Writer: David Alade
Director: Suzann McLean
A father dies: a good father, one who worked hard, cared for his family, was in touch with his emotions and guided his children through life. Sunny Side Up was a smash hit at the Peckham Fringe in 2022 and is dedicated to Sunny Alade, nicknamed Sunny, who died six years ago. His son, David Alade, has written a tribute to his wisdom and love. “All this you hear, it really happened” Alade reminds us, who from the opening scene, where he receives voice messages of condolences, has the audience eating from his hand.
Sunny Side Up is an everyday story of inner-city London that shows us with every turn and scene that truth can be stranger, crueller, more beautiful and poetic, than fiction. David Alade grows up on a Peckham Estate. As a kid, he looks like “a Malteser” because that’s the only haircut Sunny can do.
This a Christian home that instils ideas of good and bad, right, and wrong and the themes of sunny and shade, light and dark run throughout the piece, from the protected innocence of a loved and cared for little boy to the rude awakening of adolescence and harsh reality of shadowy places, local gangs, knives, and urban violence.
The play touches on themes of immigration, inner-city life, masculinity, the daily struggles of a Black British, working-class family, education, social mobility, and gentrification. Alade uses his considerable abilities to embody an entire cast of individuals, not least his father, as well as his different selves from L’il D, cute, awkward, cry baby to the teenage pent-up brawler, minor dealer, and young scholar getting his head around theories of performativity. We travel chronologically through milestones: primary and secondary school, gangs, university, and work, as fragments of memory, occasion and emotion come alive on the stage through a single body with heart and passion.

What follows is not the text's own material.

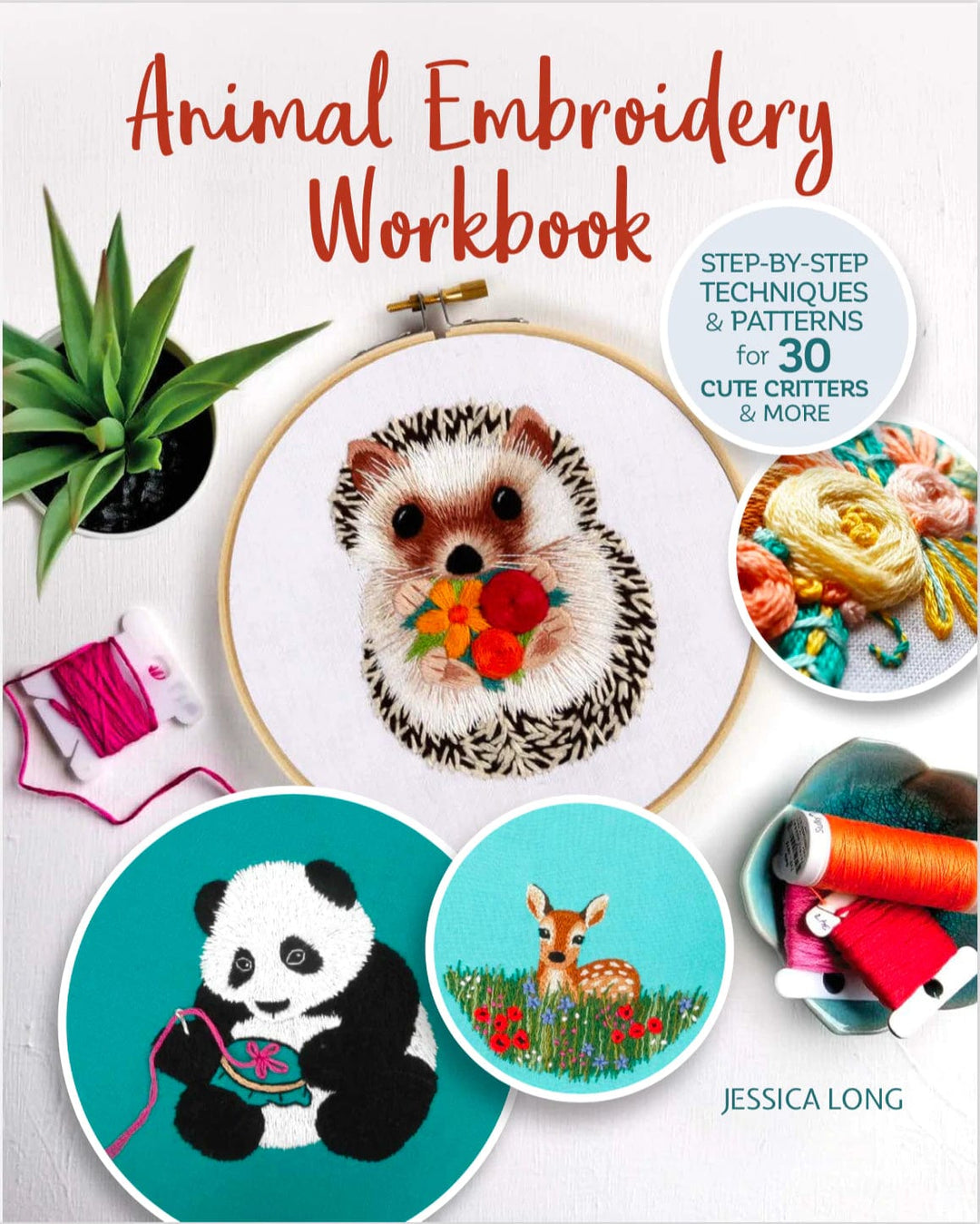 Animal Embroidery Workbook By Jessica Long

Produced by Theatre Peckham, Sunny Side Up is technically seamless. Alade appears as if in a dream surrounded by billows of dry ice as we journey on this reverie told with laughter, heart, and soul. The superb use of sound and music creates an audio narrative of its own as we move from the home to school, church to nightclub and is mirrored by Tim Speechley’s evocative lighting which takes the audience from one memory to another as we relive the highs, lows, good, bad, and ugly. The authentic vernacular of the street and estate is riven with glittering lines of poetry that sparkle in the grit. Don’t miss this honest, powerful, and moving show which is storytelling at its finest. There can’t be many better ways to spend an hour.